When I’m done with The Melting, I have a plan—in my Lyrics book, I have like 110 songs and I plan to maybe do a thing where I give the people the lyrics of the songs and tell them a story of how each song was written, because some of them have very interesting backstories.
And I’m happy just to ask my people “How would you like me to evolve, what do you want to hear about?” You want me to do a month about Robert? When Bob Dylan turned 80, I did Bob Dylan month—I sang Bob Dylan songs, showed them a video of Bob and me doing “Dark Eyes,” pictures from when we were young, little stories and poems, just to salute Bob on his 80th birthday, and people really liked that.
It’s been ten years since you put out an album. Are there any plans for new music?
Yes, I’m working on that. I know I haven’t recorded for a while, but I have so many fields—performing and photography, and I’ve had art exhibits and written books. I have songs that I’ve written and songs that I want to do, but I want to do it in a different way.

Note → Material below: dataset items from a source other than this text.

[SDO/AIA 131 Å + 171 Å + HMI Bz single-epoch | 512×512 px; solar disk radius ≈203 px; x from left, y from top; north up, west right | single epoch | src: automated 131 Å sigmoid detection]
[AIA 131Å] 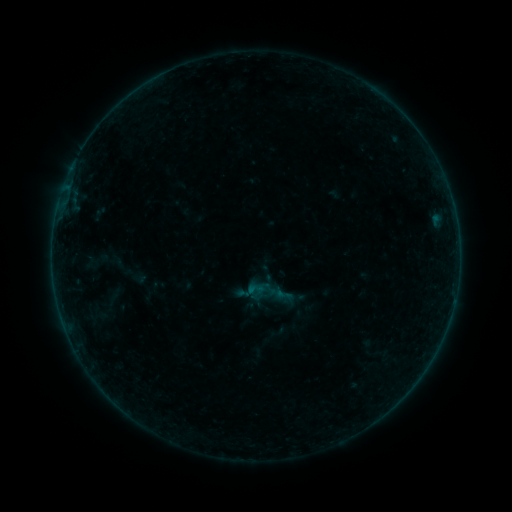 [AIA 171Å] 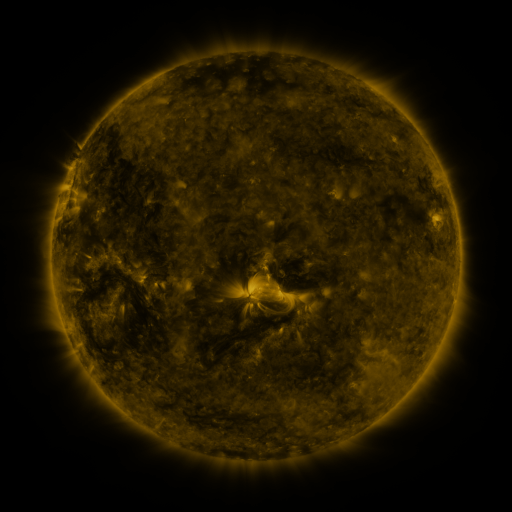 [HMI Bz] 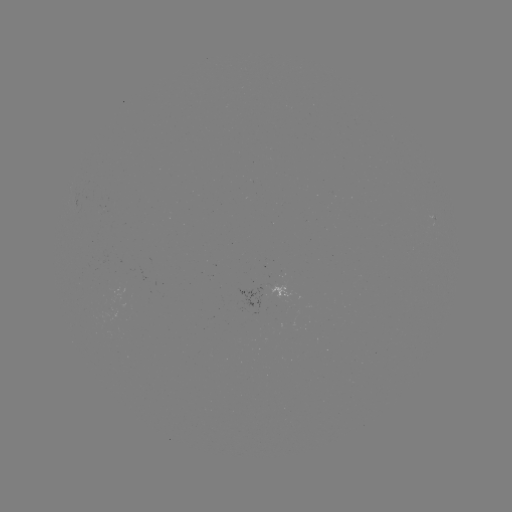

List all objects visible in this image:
sigmoid: (274, 286, 292, 303)
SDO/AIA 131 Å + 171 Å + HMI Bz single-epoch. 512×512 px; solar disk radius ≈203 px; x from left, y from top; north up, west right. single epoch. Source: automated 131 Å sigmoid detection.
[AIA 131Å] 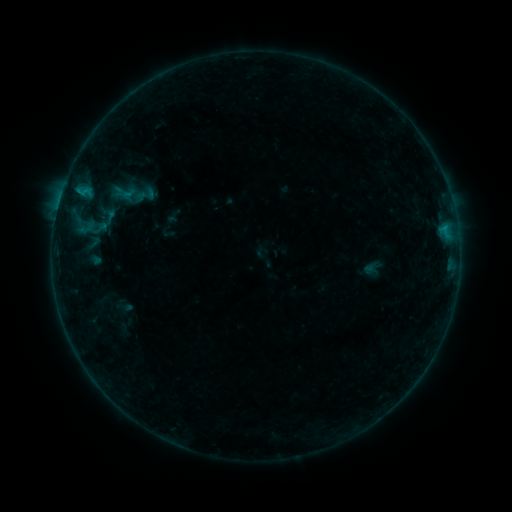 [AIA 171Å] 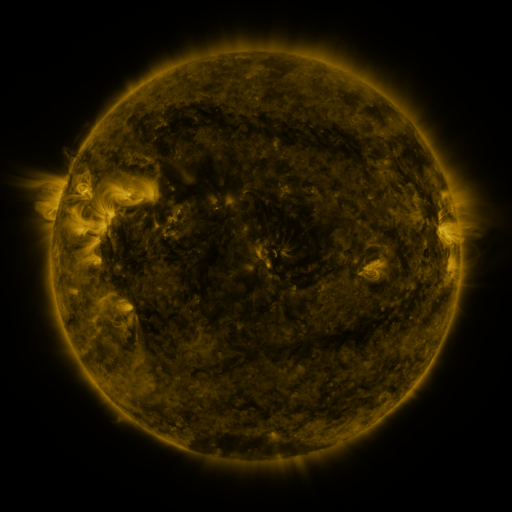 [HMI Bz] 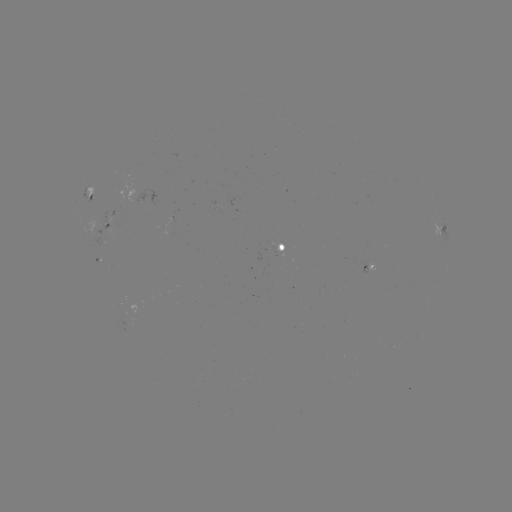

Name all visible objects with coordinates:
sigmoid: (93, 242)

Soon someone is going to put out a nine-album set of a project with a friend called Soundwalk Collective. I do more obscure things with them, mostly on vinyl—a 14-minute monologue from the point of view of Medea after she’s murdered her children, or the poems of Rimbaud. I’ve been doing a lot of work in Europe that’s relatively obscure, but very satisfying work—on Pasolini, Chernobyl, all kinds of things, So even though I haven’t had traditional records out, I have been recording in a different way,
But my voice is still intact, so I think it would be prudent to record soon. I’ve noticed that with some of our great singers, their voice diminishes for whatever reason, abuse or health or whatever. But I’m quite lucky, so I think that I’ll be recording soon.
It’s always striking how you talk about doing creative work—it’s not romantic or tortured, but a discipline and almost a responsibility.
Maybe I have a romantic feeling about work—to me, work isn’t drudgery; it’s what one does. I did my first public performance when I read my poetry at St. Mark’s Church in 1971. I was opening for the poet Gerard Malanga. I was in my early 20s and on the flyer, I didn’t want to say I was a poet yet. I felt like I was working, and I was doing good work, but I didn’t have a description of myself. So it said “Gerard Malanga—poetry, Patti Smith—work.”
Calling myself a worker also helps me avoid having to have a label, because I do a lot of things. Am I a professional photographer? I can’t say I am, but I take photographs and I exhibit them and I like them. I do feel like I’m a writer, I don’t feel like I’m a great singer, but I am a performer. So if you just say you’re a worker, that sort of takes care of the whole schlemiel.